Gerakan sosial yang hanya mampu mengganti kulitnya saja tanpa membedah isi dalamnya, tidak bisa disebut revolusi. Konsep revolusi itu harus tersistem dan tidak sebatas pengerahan gerakan massa semata, sebagaimana contoh revolusi Bolshevik yang dipimpin oleh Lenin dan revolusi sosialis Cina yang dipimpin oleh Sun Yat Sen. Kedua revolusi itu tidak saja berhasil menggulingkan sistem monarki, tapi juga mampu membangun tatanan pemerintahan dan sistem politik yang baru secara sistematis dan mandiri dengan konsep negara republik.
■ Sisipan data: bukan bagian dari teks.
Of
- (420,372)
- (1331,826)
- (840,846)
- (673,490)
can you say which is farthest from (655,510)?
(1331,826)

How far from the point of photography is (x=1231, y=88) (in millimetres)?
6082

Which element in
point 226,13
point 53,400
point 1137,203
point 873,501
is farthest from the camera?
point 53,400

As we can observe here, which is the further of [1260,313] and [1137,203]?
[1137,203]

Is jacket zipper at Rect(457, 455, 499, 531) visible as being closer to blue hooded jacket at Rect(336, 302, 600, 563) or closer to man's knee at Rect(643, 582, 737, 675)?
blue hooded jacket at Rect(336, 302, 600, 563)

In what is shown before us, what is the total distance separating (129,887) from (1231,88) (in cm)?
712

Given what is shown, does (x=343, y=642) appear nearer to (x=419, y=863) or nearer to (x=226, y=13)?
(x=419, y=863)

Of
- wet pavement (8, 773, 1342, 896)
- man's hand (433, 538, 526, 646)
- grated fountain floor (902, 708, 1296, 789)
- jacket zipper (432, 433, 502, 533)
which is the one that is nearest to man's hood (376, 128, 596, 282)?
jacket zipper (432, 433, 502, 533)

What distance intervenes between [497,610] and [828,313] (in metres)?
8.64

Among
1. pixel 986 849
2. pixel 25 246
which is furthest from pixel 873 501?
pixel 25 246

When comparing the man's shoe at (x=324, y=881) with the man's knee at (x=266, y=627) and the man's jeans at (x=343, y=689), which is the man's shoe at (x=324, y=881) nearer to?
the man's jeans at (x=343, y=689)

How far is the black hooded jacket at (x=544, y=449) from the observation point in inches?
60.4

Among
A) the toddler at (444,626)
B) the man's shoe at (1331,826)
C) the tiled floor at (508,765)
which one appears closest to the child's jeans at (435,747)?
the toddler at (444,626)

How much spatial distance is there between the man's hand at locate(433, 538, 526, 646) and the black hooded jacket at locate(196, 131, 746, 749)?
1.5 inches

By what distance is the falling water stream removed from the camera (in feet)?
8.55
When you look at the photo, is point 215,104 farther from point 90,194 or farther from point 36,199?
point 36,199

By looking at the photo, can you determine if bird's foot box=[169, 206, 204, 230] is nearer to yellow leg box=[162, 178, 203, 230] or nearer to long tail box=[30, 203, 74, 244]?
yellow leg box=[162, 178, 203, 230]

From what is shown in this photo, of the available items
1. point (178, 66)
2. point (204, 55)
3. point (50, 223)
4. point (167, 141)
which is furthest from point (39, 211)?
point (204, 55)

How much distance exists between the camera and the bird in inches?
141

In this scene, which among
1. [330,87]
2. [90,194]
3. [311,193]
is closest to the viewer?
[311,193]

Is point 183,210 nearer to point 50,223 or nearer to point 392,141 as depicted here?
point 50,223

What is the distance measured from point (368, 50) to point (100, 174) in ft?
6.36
Dalam hal mobilisasi massa pun, gerakan revolusi haruslah bersifat kolektif. Artinya harus mampu merangkul semua elemen masyarakat, khususnya komponen masyarakat akar rumput. Bila kita bercontohkan revolusi Bolshevik yang di level akar rumputnya berhasil merangkul dan memadukan kaum buruh dengan kaum terpelajar. Dan revolusi sosialis Cina yang berhasil merangkul dan memadukan kaum tani dengan kaum terpelajar, yang kemudian diakomodir dalam mobilisasi massa secara terorganisir. Sedangkan reformasi 1998 lalu, bisa dikatakan hanya sebatas [merangkul]gerakan kaum terpelajar mahasiswa saja, tanpa melibatkan komponen akar rumput, yang gerakan itupun kemudian dimandulkan atau hanya dijadikan proxy bagi pihak-pihak berkepentingan waktu itu untuk sebatas mengganti person yang duduk di kursi kekuasaan. Sehingga gagal menyentuh isi sistemnya alias gagal direformasikan secara utuh.
Alih-alih berhasil membawa masuk hak-hak rakyat ke dalam pintu gerbang kemerdekaan, reformasi justru membuka kran-kran liberalisme di segala lini aspek negara yang justru semakin memarjinalkan hak-hak dan fungsi politik rakyat. Lebih ngenes lagi, lewat pintu reformasi lah, oligarkisme politik kini semakin tumbuh subur dan kian menjadi.
Sistem otonomi misalnya, yang pada masa awal reformasi digadang mampu menjadi resep penyetaraan atau jalan tengah bagi daerah-daerah tertinggal yang selama orde baru dikucilkan oleh sistem politik sentralistik, malah turut berperan membidani “demokrasi pragmatis” yang kental dengan politik transaksional. Alhasil, model demokrasi yang sesuai cita-cita reformasi ingin menghadirkan peran politik deliberatif untuk rakyat, justru dibajak oleh kelompok pemodal (oligarki) yang bertujuan meluaskan dan menguatkan kepentingan geo-ekonomi segelintir elit di daerah. Ruh reformasi pun semakin hari semakin bias orientasi. Ia kini justru menjadi perpanjangan tangan rantai feodalisme yang berbajukan demokrasi.